[Collected data]

+++

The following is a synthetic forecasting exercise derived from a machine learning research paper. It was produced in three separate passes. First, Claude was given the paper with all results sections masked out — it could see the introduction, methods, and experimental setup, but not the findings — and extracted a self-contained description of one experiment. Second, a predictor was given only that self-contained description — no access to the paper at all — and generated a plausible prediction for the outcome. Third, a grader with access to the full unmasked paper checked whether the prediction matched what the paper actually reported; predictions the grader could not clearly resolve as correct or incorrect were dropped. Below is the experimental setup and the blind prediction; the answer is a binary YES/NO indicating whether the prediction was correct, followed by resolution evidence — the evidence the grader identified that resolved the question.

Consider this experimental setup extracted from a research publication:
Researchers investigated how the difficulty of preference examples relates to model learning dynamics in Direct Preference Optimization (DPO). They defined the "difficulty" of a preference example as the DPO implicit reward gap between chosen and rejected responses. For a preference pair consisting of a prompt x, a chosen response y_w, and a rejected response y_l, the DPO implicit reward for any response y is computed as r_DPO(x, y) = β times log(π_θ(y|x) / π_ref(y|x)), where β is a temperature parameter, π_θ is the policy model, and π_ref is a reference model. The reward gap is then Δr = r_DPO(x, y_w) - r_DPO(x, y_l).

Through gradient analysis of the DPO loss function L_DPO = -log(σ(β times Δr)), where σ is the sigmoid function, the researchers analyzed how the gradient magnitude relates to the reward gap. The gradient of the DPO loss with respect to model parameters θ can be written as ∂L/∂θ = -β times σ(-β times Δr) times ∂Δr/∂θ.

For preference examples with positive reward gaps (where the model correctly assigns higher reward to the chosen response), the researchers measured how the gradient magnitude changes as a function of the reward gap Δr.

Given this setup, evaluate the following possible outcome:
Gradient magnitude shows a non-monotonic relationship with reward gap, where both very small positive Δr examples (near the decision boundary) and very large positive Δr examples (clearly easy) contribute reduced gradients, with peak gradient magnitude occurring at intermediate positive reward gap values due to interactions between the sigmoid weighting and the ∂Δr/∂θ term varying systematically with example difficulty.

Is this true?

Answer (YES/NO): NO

+++

-- ASSIGNMENT --
Nothing is to be left out, and every entry is to be transcribed exactly.

-- EXPECTED OUTPUT --
The following is a synthetic forecasting exercise derived from a machine learning research paper. It was produced in three separate passes. First, Claude was given the paper with all results sections masked out — it could see the introduction, methods, and experimental setup, but not the findings — and extracted a self-contained description of one experiment. Second, a predictor was given only that self-contained description — no access to the paper at all — and generated a plausible prediction for the outcome. Third, a grader with access to the full unmasked paper checked whether the prediction matched what the paper actually reported; predictions the grader could not clearly resolve as correct or incorrect were dropped. Below is the experimental setup and the blind prediction; the answer is a binary YES/NO indicating whether the prediction was correct, followed by resolution evidence — the evidence the grader identified that resolved the question.

Consider this experimental setup extracted from a research publication:
Researchers investigated how the difficulty of preference examples relates to model learning dynamics in Direct Preference Optimization (DPO). They defined the "difficulty" of a preference example as the DPO implicit reward gap between chosen and rejected responses. For a preference pair consisting of a prompt x, a chosen response y_w, and a rejected response y_l, the DPO implicit reward for any response y is computed as r_DPO(x, y) = β times log(π_θ(y|x) / π_ref(y|x)), where β is a temperature parameter, π_θ is the policy model, and π_ref is a reference model. The reward gap is then Δr = r_DPO(x, y_w) - r_DPO(x, y_l).

Through gradient analysis of the DPO loss function L_DPO = -log(σ(β times Δr)), where σ is the sigmoid function, the researchers analyzed how the gradient magnitude relates to the reward gap. The gradient of the DPO loss with respect to model parameters θ can be written as ∂L/∂θ = -β times σ(-β times Δr) times ∂Δr/∂θ.

For preference examples with positive reward gaps (where the model correctly assigns higher reward to the chosen response), the researchers measured how the gradient magnitude changes as a function of the reward gap Δr.

Given this setup, evaluate the following possible outcome:
Gradient magnitude shows a non-monotonic relationship with reward gap, where both very small positive Δr examples (near the decision boundary) and very large positive Δr examples (clearly easy) contribute reduced gradients, with peak gradient magnitude occurring at intermediate positive reward gap values due to interactions between the sigmoid weighting and the ∂Δr/∂θ term varying systematically with example difficulty.

Is this true?

Answer (YES/NO): NO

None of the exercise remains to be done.